- **GIVEN DATA**:
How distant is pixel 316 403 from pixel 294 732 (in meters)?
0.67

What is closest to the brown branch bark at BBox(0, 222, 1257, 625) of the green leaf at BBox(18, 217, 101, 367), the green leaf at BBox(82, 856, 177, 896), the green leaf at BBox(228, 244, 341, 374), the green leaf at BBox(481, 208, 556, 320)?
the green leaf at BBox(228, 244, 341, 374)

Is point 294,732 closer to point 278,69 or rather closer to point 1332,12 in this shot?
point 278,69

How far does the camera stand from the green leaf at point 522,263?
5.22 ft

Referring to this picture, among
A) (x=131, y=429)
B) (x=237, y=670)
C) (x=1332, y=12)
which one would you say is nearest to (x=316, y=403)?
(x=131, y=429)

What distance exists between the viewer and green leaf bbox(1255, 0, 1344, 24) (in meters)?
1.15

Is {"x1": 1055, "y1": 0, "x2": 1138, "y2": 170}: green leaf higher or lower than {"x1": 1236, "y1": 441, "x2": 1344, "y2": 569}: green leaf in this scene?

- **WHAT IS ASKED**: Print every line of the records exactly. Omit nothing.

- **CORRECT RESPONSE**:
How distant is pixel 316 403 from pixel 294 732 (in meters)?
0.67

What is closest to the brown branch bark at BBox(0, 222, 1257, 625) of the green leaf at BBox(18, 217, 101, 367), the green leaf at BBox(82, 856, 177, 896), the green leaf at BBox(228, 244, 341, 374), the green leaf at BBox(481, 208, 556, 320)?
the green leaf at BBox(228, 244, 341, 374)

Is point 294,732 closer to point 278,69 or rather closer to point 1332,12 in this shot?
point 278,69

How far does the camera stand from the green leaf at point 522,263?
5.22 ft

Referring to this picture, among
A) (x=131, y=429)
B) (x=237, y=670)
C) (x=1332, y=12)
which one would you say is nearest to (x=316, y=403)?
(x=131, y=429)

What distance exists between the viewer and green leaf bbox(1255, 0, 1344, 24) (in meters)?
1.15

Is {"x1": 1055, "y1": 0, "x2": 1138, "y2": 170}: green leaf higher or lower than {"x1": 1236, "y1": 441, "x2": 1344, "y2": 569}: green leaf in this scene?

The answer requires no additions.